BIM in a Cloud:
What structural engineers and architects need to know about cloud computing for business success
By Chris France, Associate AIA
Cloud computing was once maligned as the most overhyped tech buzzword of the year in CIO magazine (McLaughlin, 2008). Yet the technology promises to be “no less influential than e-business,” according to Gartner Inc. (2008). Defined as a computing style that provides scalable IT services using Internet technology, the trend is revolutionizing the IT industry. The reason, according to Forrester Research, is the No. 1 business benefit: Pay-as-you-go cloud computing is a cash-flow-friendly alternative to on-premise installation (Schadler, 2008).
Beyond the business benefit of significant cost savings, cloud computing has the potential to transform the way people connect and interact with employees, partners, and customers. On large-scale infrastructure projects with distributed project teams, cloud computing can provide engineers and architects with a centralized, secure computing platform for collaborative design using building information modeling (BIM). BIM in a cloud has real potential to elevate engineering and design quality and expedite workflows, while reducing engineering IT costs.

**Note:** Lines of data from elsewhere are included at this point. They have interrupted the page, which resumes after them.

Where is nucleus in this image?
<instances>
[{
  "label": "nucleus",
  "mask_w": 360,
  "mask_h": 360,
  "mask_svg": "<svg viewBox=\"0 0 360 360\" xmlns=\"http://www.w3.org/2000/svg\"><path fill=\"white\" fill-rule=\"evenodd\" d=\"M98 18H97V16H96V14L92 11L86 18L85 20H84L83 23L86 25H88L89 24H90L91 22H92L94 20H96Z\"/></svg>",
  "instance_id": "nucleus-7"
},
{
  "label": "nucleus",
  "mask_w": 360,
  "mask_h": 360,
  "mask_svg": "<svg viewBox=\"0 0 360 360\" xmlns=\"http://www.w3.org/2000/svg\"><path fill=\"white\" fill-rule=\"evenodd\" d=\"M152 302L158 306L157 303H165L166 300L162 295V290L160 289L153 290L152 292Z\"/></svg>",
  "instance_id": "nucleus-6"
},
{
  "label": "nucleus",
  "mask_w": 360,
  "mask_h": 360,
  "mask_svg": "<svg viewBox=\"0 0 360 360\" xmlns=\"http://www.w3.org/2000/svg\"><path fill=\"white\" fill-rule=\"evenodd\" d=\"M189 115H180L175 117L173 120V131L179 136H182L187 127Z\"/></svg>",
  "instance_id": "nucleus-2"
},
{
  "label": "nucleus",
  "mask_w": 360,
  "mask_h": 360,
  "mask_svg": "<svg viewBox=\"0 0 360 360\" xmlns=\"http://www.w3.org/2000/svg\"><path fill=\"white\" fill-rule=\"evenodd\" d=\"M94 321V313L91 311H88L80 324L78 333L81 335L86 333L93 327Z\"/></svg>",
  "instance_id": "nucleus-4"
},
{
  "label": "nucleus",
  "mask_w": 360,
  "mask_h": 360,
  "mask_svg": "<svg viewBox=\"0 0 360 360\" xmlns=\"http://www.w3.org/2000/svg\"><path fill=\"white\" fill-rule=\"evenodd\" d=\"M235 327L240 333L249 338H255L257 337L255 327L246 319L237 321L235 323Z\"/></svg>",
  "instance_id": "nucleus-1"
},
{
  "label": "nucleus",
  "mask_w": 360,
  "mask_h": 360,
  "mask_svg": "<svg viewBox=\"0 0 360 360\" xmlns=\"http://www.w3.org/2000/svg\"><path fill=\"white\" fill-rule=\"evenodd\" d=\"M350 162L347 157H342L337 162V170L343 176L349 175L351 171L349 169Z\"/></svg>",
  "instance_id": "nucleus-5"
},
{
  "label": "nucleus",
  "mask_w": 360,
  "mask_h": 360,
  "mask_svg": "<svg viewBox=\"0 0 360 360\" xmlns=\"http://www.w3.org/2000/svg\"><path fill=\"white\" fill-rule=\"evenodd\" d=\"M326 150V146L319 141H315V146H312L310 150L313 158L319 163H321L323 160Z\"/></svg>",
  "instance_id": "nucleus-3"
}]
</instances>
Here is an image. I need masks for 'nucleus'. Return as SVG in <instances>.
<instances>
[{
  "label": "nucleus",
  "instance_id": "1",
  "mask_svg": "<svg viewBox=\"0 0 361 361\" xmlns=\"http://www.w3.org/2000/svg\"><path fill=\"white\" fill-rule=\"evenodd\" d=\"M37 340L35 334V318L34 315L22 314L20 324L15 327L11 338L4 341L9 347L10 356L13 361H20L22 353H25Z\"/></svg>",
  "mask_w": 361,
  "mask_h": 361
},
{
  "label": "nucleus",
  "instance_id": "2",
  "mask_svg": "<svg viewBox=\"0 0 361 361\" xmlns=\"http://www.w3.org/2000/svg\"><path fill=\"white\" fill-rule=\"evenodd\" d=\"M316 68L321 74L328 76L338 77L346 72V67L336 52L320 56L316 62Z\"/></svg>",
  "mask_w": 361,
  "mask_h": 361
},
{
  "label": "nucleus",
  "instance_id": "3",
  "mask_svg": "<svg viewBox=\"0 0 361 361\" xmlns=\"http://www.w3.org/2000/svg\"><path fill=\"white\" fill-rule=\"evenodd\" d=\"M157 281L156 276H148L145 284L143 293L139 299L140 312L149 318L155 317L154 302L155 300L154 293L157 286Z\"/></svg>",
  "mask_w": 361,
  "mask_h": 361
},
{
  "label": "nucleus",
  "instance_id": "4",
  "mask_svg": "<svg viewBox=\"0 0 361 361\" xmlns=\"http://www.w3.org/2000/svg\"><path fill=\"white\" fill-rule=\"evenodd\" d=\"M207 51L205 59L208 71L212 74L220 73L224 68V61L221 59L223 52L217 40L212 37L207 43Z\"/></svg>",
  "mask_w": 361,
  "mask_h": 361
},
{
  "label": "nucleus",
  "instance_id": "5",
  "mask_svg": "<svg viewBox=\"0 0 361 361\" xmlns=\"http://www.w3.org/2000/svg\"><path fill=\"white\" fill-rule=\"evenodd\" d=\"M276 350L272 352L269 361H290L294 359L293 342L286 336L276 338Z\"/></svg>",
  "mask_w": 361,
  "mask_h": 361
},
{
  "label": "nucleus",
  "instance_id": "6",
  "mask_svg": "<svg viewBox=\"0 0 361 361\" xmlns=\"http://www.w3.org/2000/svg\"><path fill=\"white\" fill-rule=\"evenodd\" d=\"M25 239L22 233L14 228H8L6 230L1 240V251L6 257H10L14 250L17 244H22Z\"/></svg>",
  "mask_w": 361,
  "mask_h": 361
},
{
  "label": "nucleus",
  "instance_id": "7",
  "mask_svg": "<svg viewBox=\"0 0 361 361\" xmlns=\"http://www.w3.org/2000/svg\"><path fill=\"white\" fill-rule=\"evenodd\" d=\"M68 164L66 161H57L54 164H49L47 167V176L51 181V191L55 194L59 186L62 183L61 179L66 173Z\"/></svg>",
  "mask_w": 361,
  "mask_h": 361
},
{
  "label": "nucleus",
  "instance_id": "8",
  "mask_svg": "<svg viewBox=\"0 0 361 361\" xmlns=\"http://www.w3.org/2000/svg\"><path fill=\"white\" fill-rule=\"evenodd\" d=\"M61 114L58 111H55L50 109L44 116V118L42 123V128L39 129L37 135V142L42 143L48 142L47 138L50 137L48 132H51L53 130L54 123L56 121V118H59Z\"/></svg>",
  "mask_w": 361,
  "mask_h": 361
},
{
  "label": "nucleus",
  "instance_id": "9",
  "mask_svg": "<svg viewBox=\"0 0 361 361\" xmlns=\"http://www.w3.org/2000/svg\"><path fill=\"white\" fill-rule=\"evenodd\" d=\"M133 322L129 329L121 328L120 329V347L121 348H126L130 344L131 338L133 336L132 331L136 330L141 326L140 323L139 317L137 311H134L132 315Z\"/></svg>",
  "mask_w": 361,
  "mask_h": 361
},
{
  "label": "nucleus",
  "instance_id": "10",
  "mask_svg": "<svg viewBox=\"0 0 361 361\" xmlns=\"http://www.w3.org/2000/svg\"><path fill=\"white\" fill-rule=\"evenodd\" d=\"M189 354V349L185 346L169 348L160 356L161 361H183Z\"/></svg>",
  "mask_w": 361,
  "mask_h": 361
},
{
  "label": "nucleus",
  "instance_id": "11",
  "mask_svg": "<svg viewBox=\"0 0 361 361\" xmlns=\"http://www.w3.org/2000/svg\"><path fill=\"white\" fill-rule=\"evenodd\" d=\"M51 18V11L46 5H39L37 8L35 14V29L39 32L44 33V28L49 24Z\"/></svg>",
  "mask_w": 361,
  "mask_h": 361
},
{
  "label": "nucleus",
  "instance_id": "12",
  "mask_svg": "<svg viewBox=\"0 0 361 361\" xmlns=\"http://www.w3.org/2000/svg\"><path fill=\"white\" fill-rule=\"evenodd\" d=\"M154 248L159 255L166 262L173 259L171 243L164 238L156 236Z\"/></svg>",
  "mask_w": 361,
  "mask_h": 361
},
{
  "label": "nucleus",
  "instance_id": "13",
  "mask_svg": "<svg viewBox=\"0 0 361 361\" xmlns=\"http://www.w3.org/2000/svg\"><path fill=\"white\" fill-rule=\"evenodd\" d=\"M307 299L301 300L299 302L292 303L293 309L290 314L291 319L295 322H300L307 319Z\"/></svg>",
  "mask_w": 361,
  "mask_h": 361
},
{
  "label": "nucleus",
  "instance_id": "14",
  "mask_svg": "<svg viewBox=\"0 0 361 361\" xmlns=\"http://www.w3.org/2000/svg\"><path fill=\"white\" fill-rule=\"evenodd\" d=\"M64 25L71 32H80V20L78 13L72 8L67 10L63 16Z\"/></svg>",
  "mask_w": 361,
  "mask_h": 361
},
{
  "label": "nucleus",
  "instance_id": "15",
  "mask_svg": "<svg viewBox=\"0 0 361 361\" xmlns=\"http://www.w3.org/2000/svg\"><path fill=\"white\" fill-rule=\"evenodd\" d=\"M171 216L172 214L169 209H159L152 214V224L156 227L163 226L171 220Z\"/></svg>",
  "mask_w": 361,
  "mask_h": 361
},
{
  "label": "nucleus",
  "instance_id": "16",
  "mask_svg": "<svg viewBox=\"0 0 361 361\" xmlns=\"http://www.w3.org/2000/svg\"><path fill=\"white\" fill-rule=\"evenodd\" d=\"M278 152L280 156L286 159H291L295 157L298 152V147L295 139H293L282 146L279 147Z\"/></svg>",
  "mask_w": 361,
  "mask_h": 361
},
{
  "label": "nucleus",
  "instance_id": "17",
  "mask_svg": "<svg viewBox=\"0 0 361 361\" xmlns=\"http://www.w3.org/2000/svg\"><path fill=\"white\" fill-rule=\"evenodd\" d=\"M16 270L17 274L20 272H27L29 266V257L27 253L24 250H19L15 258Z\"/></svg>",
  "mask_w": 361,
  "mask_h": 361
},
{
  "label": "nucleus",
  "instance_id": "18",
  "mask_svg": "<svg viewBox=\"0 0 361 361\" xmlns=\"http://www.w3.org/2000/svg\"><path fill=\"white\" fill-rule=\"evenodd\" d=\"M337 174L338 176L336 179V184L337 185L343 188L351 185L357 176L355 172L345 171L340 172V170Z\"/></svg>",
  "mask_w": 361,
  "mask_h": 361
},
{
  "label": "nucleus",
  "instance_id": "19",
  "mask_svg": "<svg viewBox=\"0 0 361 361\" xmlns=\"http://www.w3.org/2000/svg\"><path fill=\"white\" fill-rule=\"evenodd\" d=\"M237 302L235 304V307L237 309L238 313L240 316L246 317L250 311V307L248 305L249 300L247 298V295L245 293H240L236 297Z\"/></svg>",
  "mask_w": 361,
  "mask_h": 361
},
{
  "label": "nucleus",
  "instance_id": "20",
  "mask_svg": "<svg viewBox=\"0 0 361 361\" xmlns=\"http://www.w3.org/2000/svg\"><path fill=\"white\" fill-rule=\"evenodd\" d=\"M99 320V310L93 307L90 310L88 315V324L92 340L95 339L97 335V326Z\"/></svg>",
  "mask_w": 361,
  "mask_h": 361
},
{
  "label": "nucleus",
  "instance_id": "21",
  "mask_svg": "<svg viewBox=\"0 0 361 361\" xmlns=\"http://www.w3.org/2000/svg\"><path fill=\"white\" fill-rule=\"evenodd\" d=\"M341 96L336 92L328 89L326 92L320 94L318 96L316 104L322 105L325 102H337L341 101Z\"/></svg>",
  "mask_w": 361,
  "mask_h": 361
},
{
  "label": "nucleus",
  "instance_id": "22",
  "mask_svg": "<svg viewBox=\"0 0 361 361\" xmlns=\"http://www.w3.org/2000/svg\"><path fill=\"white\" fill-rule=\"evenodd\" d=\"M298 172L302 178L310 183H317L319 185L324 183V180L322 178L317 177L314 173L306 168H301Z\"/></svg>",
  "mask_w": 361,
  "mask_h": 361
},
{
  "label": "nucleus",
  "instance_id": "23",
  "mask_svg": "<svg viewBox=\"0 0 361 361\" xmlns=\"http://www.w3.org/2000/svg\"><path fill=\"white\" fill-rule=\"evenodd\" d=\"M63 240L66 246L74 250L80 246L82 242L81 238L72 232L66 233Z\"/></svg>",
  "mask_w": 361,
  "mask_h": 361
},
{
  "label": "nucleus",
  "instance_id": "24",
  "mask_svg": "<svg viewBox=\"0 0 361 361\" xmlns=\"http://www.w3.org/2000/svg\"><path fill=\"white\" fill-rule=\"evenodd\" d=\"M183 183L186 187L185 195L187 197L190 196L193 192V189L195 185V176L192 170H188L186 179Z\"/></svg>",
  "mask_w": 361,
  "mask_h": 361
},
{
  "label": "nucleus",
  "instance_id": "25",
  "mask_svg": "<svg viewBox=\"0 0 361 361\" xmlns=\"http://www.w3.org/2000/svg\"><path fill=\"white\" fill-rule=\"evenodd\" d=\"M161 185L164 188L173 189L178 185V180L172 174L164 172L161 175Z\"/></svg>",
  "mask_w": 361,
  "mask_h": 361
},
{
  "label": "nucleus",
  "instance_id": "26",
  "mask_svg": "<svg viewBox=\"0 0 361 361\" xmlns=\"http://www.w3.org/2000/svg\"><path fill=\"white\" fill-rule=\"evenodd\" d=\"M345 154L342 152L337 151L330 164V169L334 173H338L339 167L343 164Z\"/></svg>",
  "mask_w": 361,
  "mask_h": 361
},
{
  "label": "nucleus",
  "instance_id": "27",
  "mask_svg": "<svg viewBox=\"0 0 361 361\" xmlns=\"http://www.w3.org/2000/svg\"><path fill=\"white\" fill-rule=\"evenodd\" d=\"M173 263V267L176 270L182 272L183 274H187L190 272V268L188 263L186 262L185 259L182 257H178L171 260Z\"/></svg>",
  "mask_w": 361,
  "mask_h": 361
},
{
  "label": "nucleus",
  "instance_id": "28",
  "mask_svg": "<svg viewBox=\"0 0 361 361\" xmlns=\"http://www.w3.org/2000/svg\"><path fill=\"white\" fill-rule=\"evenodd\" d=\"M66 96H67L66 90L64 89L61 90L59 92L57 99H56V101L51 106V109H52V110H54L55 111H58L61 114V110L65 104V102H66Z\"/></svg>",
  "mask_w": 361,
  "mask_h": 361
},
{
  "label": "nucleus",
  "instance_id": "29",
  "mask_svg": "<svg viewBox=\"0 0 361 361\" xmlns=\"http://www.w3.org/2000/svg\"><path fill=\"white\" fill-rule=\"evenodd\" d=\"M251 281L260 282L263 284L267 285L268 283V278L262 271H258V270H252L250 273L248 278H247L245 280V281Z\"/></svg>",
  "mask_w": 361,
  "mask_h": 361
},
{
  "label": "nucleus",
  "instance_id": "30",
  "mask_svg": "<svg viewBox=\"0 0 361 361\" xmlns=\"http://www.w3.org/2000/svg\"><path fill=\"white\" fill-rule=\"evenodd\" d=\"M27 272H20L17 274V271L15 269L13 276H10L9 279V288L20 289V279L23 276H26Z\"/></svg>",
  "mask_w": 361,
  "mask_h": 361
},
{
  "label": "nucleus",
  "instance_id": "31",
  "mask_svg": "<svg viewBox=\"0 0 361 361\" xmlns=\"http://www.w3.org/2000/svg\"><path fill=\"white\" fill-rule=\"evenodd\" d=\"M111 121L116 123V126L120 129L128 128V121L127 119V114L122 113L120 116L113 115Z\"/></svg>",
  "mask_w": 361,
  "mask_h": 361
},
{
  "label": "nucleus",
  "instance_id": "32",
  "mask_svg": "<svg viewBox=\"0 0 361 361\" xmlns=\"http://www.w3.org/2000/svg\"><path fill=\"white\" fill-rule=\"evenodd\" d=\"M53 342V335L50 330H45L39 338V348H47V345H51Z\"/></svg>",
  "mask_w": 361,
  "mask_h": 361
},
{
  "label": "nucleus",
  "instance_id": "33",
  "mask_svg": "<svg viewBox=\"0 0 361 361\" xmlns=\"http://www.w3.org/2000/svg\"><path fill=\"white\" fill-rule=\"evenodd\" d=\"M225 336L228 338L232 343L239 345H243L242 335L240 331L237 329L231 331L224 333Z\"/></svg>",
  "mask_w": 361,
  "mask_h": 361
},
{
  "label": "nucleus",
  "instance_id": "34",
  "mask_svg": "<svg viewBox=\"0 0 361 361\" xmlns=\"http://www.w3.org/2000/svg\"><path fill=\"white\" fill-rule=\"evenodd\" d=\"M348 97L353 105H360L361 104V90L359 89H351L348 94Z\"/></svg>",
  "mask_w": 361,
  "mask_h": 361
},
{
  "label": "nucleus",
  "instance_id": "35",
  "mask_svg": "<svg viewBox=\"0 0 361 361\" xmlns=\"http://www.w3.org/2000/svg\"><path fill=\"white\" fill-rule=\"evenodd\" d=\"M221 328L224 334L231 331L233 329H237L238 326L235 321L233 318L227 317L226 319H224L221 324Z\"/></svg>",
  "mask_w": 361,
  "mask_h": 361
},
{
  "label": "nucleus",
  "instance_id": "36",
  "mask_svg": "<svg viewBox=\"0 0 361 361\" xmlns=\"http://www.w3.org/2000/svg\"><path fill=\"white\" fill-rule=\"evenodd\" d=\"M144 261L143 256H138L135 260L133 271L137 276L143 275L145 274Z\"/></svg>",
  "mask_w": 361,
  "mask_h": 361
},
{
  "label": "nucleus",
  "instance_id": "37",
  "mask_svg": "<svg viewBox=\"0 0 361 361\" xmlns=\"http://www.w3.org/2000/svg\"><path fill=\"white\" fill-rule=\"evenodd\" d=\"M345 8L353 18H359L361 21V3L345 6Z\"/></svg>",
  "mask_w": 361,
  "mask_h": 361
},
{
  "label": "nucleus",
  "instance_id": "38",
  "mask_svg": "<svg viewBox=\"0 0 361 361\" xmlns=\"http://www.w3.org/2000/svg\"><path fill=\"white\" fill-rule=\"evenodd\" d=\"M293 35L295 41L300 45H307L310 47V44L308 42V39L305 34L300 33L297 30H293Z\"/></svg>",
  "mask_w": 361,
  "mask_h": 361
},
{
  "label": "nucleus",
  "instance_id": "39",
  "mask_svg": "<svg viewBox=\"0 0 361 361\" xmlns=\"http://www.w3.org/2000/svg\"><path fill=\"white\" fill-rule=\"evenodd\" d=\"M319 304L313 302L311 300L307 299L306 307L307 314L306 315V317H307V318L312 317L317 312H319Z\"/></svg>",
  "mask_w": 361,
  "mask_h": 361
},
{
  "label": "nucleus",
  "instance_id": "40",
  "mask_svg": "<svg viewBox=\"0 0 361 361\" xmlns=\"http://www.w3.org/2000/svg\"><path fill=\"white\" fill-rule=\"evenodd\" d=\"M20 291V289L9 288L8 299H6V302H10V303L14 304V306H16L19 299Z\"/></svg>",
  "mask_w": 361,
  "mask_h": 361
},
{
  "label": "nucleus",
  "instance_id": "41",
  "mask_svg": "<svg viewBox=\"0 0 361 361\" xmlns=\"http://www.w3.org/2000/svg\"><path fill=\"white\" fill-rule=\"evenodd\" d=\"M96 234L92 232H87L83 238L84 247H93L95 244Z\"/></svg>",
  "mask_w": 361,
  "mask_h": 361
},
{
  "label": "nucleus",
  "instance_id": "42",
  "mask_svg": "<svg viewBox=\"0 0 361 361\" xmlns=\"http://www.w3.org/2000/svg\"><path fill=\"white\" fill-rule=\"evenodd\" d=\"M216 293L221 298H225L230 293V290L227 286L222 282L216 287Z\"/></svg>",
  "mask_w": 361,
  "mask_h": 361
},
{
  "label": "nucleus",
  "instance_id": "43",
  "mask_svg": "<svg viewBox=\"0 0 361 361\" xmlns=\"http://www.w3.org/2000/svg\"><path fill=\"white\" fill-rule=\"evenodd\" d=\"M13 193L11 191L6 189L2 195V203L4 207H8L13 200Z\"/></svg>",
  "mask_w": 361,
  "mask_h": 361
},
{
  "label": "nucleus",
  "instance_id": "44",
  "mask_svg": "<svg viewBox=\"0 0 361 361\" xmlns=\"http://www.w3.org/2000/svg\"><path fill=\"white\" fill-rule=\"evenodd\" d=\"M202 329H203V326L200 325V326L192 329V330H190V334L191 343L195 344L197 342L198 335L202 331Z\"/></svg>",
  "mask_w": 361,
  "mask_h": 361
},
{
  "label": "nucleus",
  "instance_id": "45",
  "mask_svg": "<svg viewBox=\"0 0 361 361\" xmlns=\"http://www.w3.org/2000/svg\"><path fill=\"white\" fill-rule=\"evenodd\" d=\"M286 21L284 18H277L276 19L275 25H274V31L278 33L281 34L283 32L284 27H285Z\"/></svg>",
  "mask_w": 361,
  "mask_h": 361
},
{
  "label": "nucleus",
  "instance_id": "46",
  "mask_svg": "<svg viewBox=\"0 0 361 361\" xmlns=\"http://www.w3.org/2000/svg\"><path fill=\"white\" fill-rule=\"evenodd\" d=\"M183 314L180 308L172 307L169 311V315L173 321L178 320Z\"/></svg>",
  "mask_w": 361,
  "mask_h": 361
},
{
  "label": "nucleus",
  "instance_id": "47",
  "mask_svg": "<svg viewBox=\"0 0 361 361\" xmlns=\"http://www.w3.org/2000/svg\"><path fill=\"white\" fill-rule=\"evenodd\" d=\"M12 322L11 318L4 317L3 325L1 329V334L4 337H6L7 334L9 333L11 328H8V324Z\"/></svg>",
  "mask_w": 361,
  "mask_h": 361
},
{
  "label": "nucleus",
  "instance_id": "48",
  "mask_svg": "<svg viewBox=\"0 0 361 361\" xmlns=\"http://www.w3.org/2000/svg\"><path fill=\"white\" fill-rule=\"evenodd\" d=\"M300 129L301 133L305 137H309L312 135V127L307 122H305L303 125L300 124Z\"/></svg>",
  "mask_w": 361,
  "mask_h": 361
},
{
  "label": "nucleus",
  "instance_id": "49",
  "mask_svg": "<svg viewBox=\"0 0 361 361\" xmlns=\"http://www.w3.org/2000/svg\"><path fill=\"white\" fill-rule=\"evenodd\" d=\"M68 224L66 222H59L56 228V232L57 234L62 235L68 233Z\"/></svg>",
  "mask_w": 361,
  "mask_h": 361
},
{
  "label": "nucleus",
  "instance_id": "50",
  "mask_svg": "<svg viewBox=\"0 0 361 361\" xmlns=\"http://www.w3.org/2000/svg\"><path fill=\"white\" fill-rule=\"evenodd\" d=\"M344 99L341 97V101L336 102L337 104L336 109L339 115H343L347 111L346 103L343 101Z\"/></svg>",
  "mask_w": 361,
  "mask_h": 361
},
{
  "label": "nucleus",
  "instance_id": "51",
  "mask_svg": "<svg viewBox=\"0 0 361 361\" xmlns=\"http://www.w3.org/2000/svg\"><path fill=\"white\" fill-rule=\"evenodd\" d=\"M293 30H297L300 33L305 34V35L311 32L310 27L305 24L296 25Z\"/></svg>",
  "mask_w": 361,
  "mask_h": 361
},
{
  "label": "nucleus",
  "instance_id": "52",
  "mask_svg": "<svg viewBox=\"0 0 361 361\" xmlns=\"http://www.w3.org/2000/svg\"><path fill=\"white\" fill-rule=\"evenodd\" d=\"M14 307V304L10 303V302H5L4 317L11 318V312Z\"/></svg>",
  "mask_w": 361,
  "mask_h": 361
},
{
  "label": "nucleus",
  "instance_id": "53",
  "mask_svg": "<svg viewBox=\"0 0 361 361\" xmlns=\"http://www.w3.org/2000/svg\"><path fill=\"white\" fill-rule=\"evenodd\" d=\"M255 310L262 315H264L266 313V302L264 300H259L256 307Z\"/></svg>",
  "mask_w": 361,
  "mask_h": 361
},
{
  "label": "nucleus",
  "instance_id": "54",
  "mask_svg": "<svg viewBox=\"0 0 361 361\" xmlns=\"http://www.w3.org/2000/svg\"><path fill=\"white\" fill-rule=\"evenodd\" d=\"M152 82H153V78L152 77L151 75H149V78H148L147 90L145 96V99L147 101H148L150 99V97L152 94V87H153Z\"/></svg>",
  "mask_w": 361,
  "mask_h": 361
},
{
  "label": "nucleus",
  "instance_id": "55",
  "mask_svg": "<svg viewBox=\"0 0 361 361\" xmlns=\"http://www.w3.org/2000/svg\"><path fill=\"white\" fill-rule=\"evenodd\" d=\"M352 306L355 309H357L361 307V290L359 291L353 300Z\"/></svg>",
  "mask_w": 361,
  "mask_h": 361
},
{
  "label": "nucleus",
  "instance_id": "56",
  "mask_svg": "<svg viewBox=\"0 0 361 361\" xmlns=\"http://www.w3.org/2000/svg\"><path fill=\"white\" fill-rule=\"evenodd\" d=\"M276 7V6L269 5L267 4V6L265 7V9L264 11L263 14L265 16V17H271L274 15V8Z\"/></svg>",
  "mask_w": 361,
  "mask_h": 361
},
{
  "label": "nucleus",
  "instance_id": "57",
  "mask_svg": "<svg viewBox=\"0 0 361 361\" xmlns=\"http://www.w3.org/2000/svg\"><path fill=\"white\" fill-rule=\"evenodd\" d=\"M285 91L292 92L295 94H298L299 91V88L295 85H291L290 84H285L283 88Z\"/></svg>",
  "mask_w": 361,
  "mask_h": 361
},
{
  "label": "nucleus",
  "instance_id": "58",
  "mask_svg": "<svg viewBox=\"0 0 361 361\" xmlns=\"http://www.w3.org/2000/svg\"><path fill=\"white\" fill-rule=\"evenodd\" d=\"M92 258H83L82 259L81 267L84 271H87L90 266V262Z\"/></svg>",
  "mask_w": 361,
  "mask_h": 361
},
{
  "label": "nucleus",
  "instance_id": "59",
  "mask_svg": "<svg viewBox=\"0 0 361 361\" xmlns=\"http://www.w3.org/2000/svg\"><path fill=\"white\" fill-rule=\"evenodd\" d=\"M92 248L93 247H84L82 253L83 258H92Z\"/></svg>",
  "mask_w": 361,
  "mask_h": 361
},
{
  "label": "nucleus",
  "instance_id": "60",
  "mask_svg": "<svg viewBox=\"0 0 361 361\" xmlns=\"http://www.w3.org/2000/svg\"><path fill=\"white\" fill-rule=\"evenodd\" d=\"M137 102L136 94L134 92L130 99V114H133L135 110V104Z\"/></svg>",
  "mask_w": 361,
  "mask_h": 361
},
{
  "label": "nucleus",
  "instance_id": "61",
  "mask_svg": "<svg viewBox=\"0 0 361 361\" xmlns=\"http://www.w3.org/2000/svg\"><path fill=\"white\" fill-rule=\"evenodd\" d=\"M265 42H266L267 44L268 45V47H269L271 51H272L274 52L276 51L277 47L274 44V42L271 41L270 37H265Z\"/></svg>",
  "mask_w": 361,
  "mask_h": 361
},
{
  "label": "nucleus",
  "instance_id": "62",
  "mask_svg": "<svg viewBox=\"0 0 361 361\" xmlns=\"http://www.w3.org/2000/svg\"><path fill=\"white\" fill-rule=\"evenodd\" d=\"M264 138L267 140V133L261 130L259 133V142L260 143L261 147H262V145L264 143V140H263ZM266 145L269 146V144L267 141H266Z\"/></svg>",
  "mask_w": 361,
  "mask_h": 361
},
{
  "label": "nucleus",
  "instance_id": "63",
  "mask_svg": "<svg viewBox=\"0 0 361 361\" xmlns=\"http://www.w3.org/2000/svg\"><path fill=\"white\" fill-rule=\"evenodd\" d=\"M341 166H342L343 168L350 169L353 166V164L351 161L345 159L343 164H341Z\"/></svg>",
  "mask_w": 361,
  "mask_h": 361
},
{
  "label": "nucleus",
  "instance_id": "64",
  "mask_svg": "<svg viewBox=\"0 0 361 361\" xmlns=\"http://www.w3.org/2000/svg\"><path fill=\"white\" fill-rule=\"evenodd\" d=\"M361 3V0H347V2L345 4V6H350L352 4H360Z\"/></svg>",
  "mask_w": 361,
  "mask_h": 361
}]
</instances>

Forward-looking firms are ignoring the hype and investigating how cloud computing can contribute to their business success. This article clarifies what is meant by cloud computing in the architecture, engineering, and construction (AEC) industry; introduces the enabling technologies; explores both the business and project benefits of BIM in a cloud; and explains how to get started. A short case study illustrates how one firm successfully implemented a private cloud strategy to take BIM technology to the next level.
What is cloud computing?
Cloud computing can be broadly defined as delivering hosted IT services over the Internet (Whatis.com, 2010). According to the U.S. Institute for Standards and Technology, “[C]loud computing is a model for enabling convenient, on-demand network access to a shared pool of configurable resources — networks, servers, storage, applications, and services — that can be rapidly provided and released with minimal management effort or service provider interaction” (Haber, 2010).
Cloud computing differs from traditional hosted services in three ways. First, it is a metered service that is sold on demand. Second, it is a scalable, elastic service that stretches or shrinks in response to demand. And third, it is managed by the provider, so the infrastructure is transparent to users. All the user needs to access a public cloud is an Internet-connected computer.